# Brief
Beginning with the first line below, output every record verbatim and leave out the images.

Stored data
━━━━━━━━━━

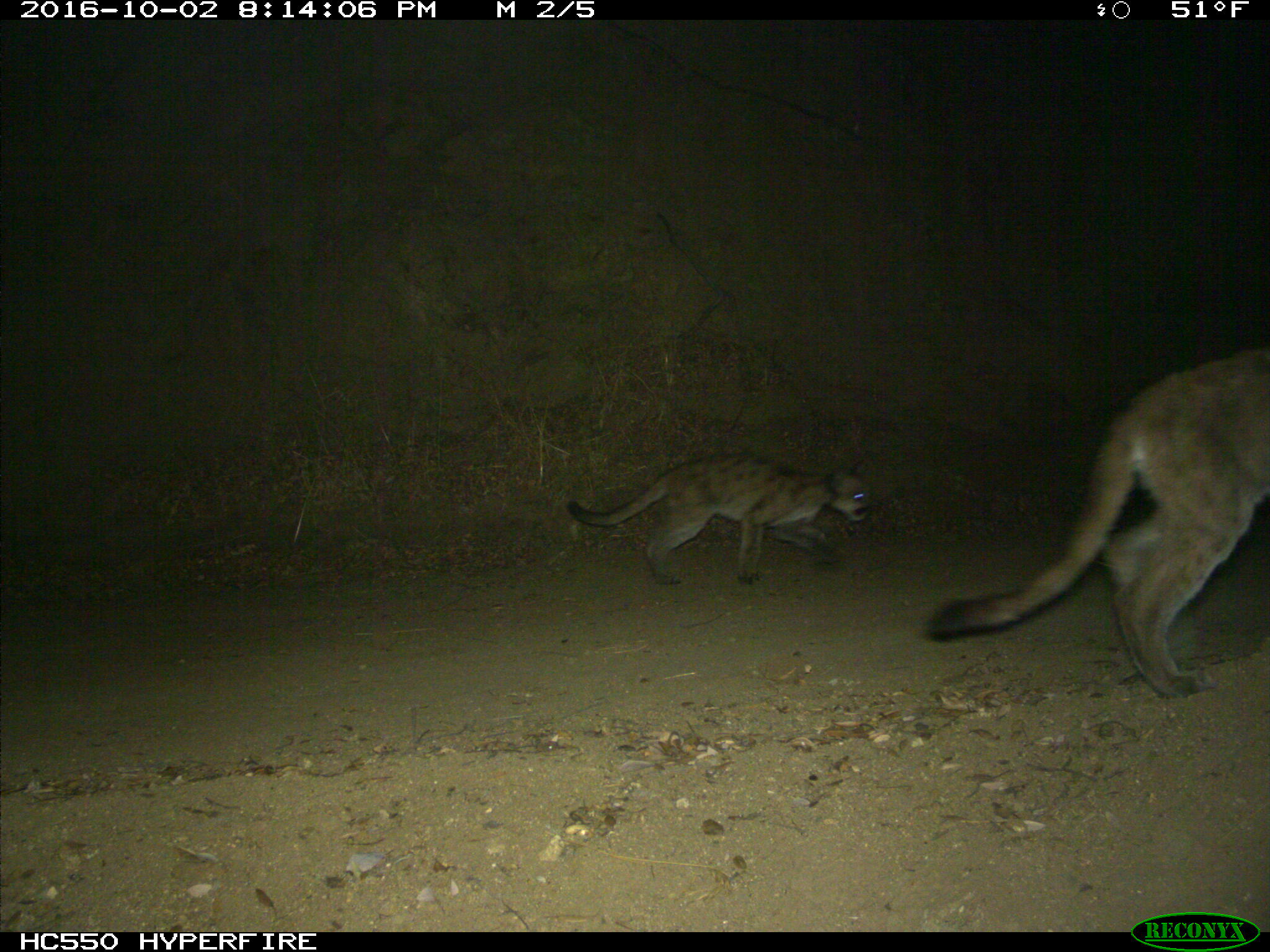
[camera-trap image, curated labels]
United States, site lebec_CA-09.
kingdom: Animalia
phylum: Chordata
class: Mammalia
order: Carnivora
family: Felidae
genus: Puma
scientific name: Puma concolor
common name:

━━━━━━━━━━

# Task response
[camera-trap image, curated labels]
United States, site lebec_CA-09.
kingdom: Animalia
phylum: Chordata
class: Mammalia
order: Carnivora
family: Felidae
genus: Puma
scientific name: Puma concolor
common name:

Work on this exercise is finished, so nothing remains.